Electric cars: A disappointing start
President Obama predicted that 1 million electric cars would be on the road by 2015; last year, American consumers bought only 20,000.
The electric car industry was supposed to spark into life in 2011, said Chris Woodyard in USA Today. But instead, the “plug-in car revolution” began to look like a flop. American consumers bought only 20,000 electric cars last year—far short of the pace expected by President Obama, who predicted that 1 million would be on the road by 2015. General Motors had hoped to sell 10,000 Chevy Volts in 2011, but managed to move only 7,671 vehicles, while Nissan sold 8,720 Leafs. A survey found that just 0.6 percent of Americans would consider buying a Volt, citing its comparatively high $39,995 price, the “hassle and substantial expense” of installing a home charger, and the fact that you can drive only about 25 miles on a charge before the gas engine has to kick in. Clearly, the federal government should stop subsidizing these impractical vehicles, said The Washington Post in an editorial. Despite a $7,500 tax credit for purchasers, electric vehicles remain expensive toys that only the rich can afford. This is an industry that is “not ready for prime time.”
It’s too early to “consign EVs to history’s crusher,” said Peter Gorrie in TorontoStar.com. The Chevy Volt’s sales dropped last year after a battery fire occurred in testing, but they’ve since picked up. Owners praise its smooth, silent operation and cheap running costs. Other major automakers are still pressing ahead with their own electric vehicles, showing that there’s life in the industry yet. Both Ford and Toyota are releasing mass-model EVs this year, and Nissan expects to sell 250,000 Leafs throughout the world by 2014. As batteries improve, and electric cars run longer between charges, interest will continue to grow. It will be years before we know if the electric car has a real future.
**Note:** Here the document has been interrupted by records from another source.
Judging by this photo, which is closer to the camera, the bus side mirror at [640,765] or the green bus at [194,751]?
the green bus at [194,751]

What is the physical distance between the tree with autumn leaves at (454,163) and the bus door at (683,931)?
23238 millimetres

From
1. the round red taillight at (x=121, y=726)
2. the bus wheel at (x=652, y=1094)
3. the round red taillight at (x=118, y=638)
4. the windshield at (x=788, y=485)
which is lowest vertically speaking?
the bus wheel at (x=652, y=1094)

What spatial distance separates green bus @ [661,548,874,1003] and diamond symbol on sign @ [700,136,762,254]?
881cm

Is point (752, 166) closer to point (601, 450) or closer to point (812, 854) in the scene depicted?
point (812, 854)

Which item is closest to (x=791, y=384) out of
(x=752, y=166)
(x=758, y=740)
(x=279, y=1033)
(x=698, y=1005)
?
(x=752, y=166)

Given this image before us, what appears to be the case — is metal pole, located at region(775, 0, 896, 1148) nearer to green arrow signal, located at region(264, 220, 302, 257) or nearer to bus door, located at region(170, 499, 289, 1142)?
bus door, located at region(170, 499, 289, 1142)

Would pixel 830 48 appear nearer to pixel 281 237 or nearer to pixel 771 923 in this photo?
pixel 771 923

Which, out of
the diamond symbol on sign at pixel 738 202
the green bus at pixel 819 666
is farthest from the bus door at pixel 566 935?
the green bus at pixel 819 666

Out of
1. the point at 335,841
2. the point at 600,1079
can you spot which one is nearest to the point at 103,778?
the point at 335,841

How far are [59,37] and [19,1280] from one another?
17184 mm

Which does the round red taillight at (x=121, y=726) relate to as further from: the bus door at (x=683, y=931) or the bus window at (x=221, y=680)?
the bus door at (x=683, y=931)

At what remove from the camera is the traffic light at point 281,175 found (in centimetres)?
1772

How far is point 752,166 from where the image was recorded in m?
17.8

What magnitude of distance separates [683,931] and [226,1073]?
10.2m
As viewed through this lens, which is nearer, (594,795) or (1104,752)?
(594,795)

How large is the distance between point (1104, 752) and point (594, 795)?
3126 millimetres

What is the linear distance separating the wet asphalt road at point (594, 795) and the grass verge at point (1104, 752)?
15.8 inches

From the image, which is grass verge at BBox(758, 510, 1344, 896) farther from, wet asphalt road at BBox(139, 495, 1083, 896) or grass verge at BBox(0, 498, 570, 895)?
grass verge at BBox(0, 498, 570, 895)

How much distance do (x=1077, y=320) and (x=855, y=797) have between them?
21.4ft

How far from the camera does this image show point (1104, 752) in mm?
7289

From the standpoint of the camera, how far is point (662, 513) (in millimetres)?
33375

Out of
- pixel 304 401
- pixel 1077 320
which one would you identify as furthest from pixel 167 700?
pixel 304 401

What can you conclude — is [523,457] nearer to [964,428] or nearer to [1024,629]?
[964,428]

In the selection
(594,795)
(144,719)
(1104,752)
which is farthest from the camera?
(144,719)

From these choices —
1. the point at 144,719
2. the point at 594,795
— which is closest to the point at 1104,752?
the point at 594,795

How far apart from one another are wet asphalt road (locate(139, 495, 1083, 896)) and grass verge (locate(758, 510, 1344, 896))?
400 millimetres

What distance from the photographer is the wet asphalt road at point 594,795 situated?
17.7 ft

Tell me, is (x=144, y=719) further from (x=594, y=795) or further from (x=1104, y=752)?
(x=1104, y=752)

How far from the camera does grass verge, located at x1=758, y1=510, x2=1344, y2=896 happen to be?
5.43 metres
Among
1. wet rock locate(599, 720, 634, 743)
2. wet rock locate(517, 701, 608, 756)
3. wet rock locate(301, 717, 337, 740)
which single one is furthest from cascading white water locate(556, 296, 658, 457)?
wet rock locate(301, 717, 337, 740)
Let’s be honest: The Volts and Leafs now on the road are just “pilot projects,” not viable competitors to gas-powered cars, said Bryan Walsh in Time.com. “The car of the future” will need to be cheaper and capable of covering longer distances. That could take years of research and development. But technological revolutions rarely occur in one year, or even five; the dream of greener motoring is far from dead. While electric vehicle sales fizzled in 2011, sales of “small, cheap” cars with great gas mileage, like the Chevy Cruze, boomed. As gasoline gets increasingly expensive, automakers will find a strong market for energy-efficient vehicles, “however they’re powered.”